Mrs. Palin confirmed during the interview that she has signed a book contract but would not discuss how much it is worth — rumored to be $6 million or more. She also declined to discuss other employment prospects, including becoming a television commentator.
“I can’t talk about any of those things while I’m still governor,” she said.
The governor defended her decision to step down early, despite criticism by Democrats and Republicans that she risked being labeled a quitter.
She said constant attacks in the press and the barrage of ethics violation claims against her — all dismissed or pending — have cost state taxpayers dearly and made it nearly impossible for her to move forward with her agenda. The legal cases also forced her to go into debt for more than $500,000 in legal expenses.
“Pragmatically, Alaska would be better off” by allowing her lieutenant governor and fellow Republican, Sean Parnell, 46, to serve out her term, she said.
Meanwhile, Mrs. Palin said the state needs a new ethics policy after another ethics complaint was filed against her. The new complaint, filed Friday with the state personnel board, claims Mrs. Palin has been paid for media interviews, according to the Associated Press.
Mrs. Palin said she hopes the new complaint is “a wake-up call” to Alaskan lawmakers and the public that at new policy is needed.
“The only saving grace in this recent episode is that it proves beyond any doubt the significance of the problem Alaska faces in the ‘new normal’ of political discourse,” she said in a release that was posted online through her Twitter account. “I hope this will be a wake-up call — to legislators, to commentators and to citizens generally — that we need a much more civil and respectful dialogue that focuses on the best interests of the state, rather than the petty resentments of a few.”
In her interview with The Times, Mrs.
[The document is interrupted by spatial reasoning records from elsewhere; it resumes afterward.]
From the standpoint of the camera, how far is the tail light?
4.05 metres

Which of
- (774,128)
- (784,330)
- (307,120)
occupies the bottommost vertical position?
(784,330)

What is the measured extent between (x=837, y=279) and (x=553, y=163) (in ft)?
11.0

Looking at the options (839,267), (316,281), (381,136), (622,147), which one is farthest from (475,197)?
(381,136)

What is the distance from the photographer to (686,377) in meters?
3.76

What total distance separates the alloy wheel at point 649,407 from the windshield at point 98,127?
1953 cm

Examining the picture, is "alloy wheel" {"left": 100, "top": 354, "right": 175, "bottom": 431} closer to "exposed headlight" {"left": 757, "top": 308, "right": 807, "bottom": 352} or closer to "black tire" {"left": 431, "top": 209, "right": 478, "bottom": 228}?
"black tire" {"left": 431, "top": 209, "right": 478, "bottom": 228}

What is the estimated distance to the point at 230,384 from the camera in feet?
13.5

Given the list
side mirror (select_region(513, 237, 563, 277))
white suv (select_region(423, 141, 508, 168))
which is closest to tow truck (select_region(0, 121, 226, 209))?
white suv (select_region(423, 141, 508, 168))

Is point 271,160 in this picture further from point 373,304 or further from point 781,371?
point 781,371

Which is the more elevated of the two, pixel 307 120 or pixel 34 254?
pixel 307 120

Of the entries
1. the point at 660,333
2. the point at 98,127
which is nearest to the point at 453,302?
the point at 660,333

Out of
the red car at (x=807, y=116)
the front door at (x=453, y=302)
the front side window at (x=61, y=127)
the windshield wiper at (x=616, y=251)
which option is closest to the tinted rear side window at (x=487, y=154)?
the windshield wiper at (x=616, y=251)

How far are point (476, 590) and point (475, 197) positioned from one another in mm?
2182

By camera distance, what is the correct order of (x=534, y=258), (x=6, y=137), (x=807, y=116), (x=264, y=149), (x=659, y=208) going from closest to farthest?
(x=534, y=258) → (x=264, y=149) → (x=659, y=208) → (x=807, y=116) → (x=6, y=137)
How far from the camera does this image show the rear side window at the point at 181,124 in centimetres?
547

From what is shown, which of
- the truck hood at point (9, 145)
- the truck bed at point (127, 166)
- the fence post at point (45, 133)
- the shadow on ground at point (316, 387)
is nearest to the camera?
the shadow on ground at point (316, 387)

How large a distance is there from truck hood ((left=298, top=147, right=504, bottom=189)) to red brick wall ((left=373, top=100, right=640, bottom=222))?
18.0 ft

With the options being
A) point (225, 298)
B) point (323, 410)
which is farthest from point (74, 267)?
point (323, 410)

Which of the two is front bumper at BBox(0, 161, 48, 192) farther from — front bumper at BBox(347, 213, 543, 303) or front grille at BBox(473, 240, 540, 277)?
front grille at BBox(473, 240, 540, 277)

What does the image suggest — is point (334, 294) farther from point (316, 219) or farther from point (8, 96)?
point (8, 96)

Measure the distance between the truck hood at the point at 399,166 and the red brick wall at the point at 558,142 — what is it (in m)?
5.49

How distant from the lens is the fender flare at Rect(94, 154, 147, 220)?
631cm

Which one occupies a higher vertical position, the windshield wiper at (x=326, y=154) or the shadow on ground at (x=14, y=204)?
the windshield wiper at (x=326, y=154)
Palin denied reports that the decision to resign had been made hastily with little notice to her family or staff.
“We had been contemplating this for months, so I didn’t surprise my family or the people around me,” she said, glancing at her top aide, Kris Perry, who was seated across the room from the governor during the interview. Ms. Perry smiled and nodded emphatically.
Among the barrage of ethics complaints against Mrs. Palin are many filed by Republican activist Andree McLeod.
“She put personal and partisan political interests before the state of Alaska,” Mrs. McLeod told The Washington Times.
Mrs. McLeod said she became friends with Mrs. Palin in 2002 and later grew disillusioned when, in Mrs. McLeod’s view, Mrs. Palin did not live up to her ethics-in-office promises.
Mrs. McLeod said Mrs. Palin, before and during her campaign for vice president, used her gubernatorial communications staff to promote herself at state government expense rather than to promote Alaska. Regardless of whether elected officials in both parties do it, she said, “A rule is a rule, and politicians and their staff who violate a rule get punished. Why should Sarah Palin be any different?”
Another friend turned critic, Alaska Republican Party Chairman Randy Ruedrich, said Mrs. Palin worked assiduously with Democrats in the Legislature.
“Her Alaskan Democrat allies stood for rapid government growth, increased government spending and taxing energy to the maximum and definitely did not stand for limited government, spending restraint, strong national defense and energy independence,” said Mr. Ruedrich, who described himself as an early mentor to Mrs. Palin.
The mention of Mr. Ruedrich’s name seemed to chill the atmosphere of the interview with the governor.
Even dealing with the political maelstrom she unleashed, Mrs. Palin flashed the down-home, personal touch that even critics say helped her forge an extraordinary bond with supporters on the campaign trail.
When a photographer prepared to take pictures of the interview, Mrs. Palin, wearing open-toed shoes, said laughingly, “Don’t get my toes in the picture — they are green on the bottom.”
Indeed they were. She said the marks were grass stains from mowing her lawn the previous day.